Collected data entries
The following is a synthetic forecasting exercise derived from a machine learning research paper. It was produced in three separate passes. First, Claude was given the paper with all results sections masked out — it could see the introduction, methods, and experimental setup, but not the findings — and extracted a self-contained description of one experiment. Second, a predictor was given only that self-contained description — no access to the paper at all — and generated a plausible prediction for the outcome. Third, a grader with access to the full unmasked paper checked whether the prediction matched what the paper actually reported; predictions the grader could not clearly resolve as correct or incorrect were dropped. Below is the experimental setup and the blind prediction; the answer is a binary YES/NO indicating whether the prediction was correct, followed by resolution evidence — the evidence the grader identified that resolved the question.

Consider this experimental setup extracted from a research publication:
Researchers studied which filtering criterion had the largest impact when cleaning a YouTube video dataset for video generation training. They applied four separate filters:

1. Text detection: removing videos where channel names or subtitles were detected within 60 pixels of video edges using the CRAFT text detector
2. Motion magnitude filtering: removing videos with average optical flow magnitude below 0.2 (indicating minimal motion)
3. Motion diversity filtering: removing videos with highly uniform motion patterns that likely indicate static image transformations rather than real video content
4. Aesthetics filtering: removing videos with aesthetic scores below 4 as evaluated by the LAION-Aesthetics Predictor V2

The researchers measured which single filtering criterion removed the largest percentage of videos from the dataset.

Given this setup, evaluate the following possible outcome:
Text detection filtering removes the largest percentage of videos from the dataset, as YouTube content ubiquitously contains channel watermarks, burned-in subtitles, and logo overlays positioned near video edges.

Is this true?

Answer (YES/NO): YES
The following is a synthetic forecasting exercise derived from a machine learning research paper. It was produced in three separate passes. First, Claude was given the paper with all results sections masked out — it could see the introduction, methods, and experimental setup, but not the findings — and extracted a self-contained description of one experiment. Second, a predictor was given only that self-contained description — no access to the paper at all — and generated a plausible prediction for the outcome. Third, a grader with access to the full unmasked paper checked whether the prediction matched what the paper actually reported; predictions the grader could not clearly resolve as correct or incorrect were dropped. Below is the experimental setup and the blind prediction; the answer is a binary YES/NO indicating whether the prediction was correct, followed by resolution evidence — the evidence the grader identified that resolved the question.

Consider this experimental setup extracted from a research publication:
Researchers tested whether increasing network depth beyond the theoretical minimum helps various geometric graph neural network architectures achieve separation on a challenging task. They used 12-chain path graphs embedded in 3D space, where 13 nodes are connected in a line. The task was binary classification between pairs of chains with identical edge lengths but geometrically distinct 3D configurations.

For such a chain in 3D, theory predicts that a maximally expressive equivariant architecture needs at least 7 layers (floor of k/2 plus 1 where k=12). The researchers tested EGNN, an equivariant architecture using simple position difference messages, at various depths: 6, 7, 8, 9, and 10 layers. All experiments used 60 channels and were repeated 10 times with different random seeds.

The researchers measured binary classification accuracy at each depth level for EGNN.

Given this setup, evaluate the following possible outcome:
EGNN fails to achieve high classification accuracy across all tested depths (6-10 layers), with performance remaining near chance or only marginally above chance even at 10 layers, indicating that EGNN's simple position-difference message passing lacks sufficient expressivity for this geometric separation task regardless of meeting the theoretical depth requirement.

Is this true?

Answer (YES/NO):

| Directions |
Nothing but the lines from the one containing "EGNN fails to" through the end of the entries belongs in the answer; repeat them exactly.

| Your solution |
EGNN fails to achieve high classification accuracy across all tested depths (6-10 layers), with performance remaining near chance or only marginally above chance even at 10 layers, indicating that EGNN's simple position-difference message passing lacks sufficient expressivity for this geometric separation task regardless of meeting the theoretical depth requirement.

Is this true?

Answer (YES/NO):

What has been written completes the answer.